Sterling remained firmly on the back foot as the quarter came to an end despite further positive readings. The UK's current account deficit narrowed much faster than expected in the second quarter of the year. This is impressive as the improvement took place despite the strengthening of the Pound by almost 6% in the first half of the year. The third estimate of growth in the second quarter was 0.7%, unchanged from the previous estimate. However, the annual growth figure for the second quarter was revised down from 2.6% to 2.4%.
Meanwhile, there were further signs that the ECB may need to extend the current QE program that is due to end in September 2016. Deflation returned to the region as September prices fell at an annual rate of 0.1%. It is the first time inflation had turned negative for six months, but it is no real surprise given the large fall in energy prices in the last year. Despite some growth and inflation in the first half of the year there are signs the recovery is losing its impetus.

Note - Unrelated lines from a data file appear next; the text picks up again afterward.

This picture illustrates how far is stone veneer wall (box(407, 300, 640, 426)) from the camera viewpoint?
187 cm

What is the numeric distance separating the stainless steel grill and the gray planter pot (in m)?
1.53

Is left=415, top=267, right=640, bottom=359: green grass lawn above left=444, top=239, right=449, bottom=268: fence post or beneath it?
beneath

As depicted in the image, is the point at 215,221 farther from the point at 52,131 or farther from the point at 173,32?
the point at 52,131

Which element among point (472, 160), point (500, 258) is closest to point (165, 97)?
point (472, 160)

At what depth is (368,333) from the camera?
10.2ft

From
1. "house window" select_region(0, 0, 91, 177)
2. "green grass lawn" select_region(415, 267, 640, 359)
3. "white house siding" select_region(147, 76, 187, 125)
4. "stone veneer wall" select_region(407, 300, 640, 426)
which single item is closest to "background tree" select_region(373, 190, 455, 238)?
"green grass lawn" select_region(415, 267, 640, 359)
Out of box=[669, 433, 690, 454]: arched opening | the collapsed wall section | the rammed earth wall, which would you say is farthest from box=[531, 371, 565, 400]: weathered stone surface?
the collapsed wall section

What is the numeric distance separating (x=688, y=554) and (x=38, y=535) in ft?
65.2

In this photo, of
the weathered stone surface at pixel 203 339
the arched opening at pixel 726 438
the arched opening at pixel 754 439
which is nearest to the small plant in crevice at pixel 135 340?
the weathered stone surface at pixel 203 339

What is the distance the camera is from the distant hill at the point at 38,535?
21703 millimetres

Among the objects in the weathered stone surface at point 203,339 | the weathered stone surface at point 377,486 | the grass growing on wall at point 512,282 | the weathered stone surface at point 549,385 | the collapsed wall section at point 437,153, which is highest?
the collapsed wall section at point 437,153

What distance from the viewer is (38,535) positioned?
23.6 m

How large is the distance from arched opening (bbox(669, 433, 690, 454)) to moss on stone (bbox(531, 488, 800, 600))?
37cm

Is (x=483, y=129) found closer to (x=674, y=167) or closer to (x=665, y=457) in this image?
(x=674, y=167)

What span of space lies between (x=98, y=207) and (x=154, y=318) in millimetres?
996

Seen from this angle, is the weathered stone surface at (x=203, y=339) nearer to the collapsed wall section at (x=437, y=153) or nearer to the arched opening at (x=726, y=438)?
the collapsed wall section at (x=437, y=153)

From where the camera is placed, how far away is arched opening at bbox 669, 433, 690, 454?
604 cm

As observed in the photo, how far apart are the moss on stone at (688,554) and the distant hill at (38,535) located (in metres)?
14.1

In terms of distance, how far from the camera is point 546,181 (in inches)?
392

Fear of the slowdown in the Chinese economy could seriously damage the European economy, which in turn could also require a further injection of QE.
The US Dollar continued its advance as the ADP employment report stated companies stepped up hiring in September posting a better than expected figure of 200k. This is positive in the wake of weaker global demand. It also suggests that the all-important payrolls number on Friday will be better than expected. Should we see this, it will only strengthen the case for the FOMC to be raising interest rates before the end of 2016, which they have signposted in recent commentary.
Overnight, some key manufacturing and service sector numbers from China were released. The official Chinese manufacturing figures remained in contraction scrapping a better than expected 49.8 vs 49.7, whilst the Caixin reading (A.K.A the new HSBC) registered an atrocious 47.2, its lowest reading since March 2009. The two figures combined confirm that the economy remains in contraction as the world’s second largest economy’s biggest sector continues to struggle.
Looking to the rest of the day, there are key manufacturing numbers from across the globe. Manufacturing data from Germany, Europe, the UK and the US are set to hit the wires. Meanwhile, the US jobless claims will be monitored ahead of tomorrow’s US job data.